= YOUR TASK =
Without copying any picture, transcribe exactly the lines of the data below from the one containing "[Novel] Tsuki to" through the one containing "[時時樂限定]-JMS短靴限量出清均一價699(原價$1280)".

= DATA TO PROCESS =

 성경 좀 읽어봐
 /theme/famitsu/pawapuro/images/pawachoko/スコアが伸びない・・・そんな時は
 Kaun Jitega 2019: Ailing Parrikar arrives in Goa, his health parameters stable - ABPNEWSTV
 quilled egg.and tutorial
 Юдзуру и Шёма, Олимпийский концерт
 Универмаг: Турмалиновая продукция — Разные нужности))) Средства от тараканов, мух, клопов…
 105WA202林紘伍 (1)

* * *

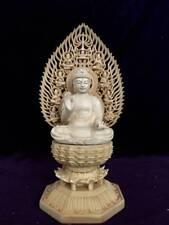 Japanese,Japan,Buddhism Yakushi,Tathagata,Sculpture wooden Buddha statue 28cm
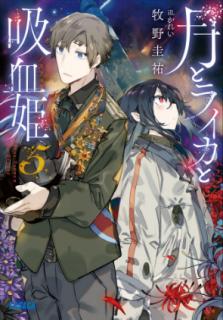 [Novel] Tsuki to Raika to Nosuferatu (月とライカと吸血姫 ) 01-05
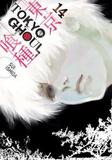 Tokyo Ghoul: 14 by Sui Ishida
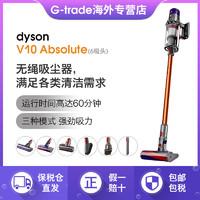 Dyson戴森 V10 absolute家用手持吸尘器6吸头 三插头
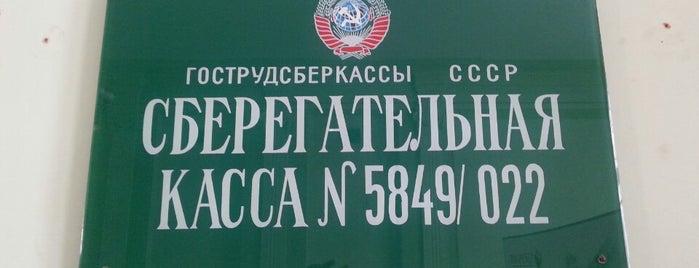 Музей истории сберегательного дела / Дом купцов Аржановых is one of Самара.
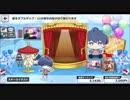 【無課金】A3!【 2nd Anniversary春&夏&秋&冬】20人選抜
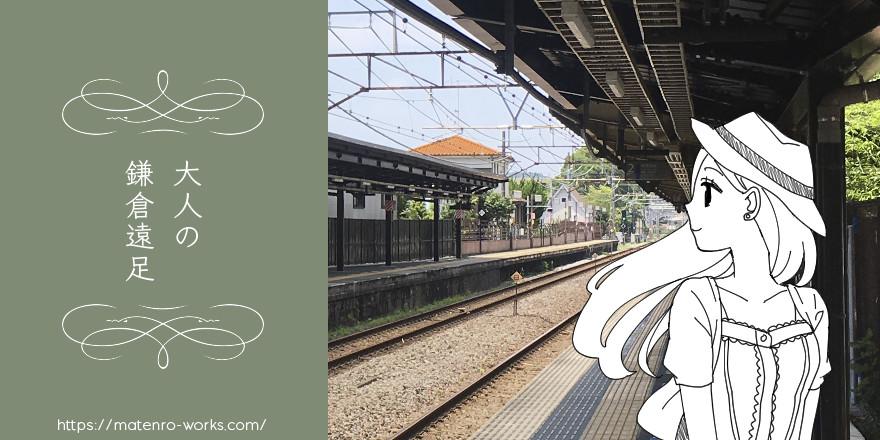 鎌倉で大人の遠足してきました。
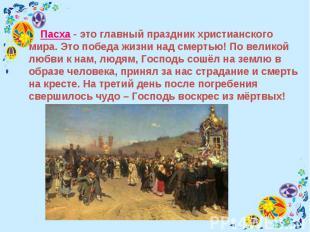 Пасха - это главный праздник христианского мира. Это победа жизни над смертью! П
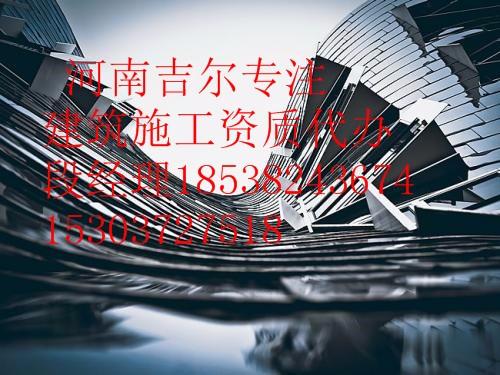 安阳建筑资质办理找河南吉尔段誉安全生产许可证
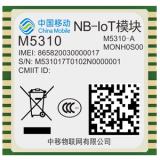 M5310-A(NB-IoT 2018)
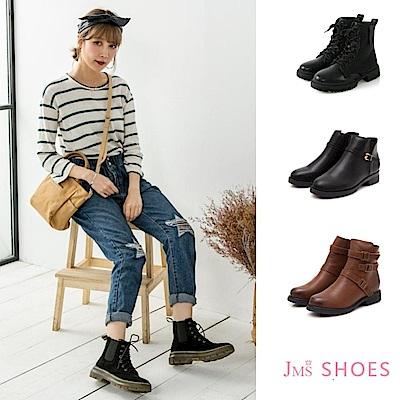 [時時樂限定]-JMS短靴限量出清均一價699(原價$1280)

= ANSWER SPACE =
 [Novel] Tsuki to Raika to Nosuferatu (月とライカと吸血姫 ) 01-05
 Tokyo Ghoul: 14 by Sui Ishida
 Dyson戴森 V10 absolute家用手持吸尘器6吸头 三插头
 Музей истории сберегательного дела / Дом купцов Аржановых is one of Самара.
 【無課金】A3!【 2nd Anniversary春&夏&秋&冬】20人選抜
 鎌倉で大人の遠足してきました。
 Пасха - это главный праздник христианского мира. Это победа жизни над смертью! П
 安阳建筑资质办理找河南吉尔段誉安全生产许可证
 M5310-A(NB-IoT 2018)
 [時時樂限定]-JMS短靴限量出清均一價699(原價$1280)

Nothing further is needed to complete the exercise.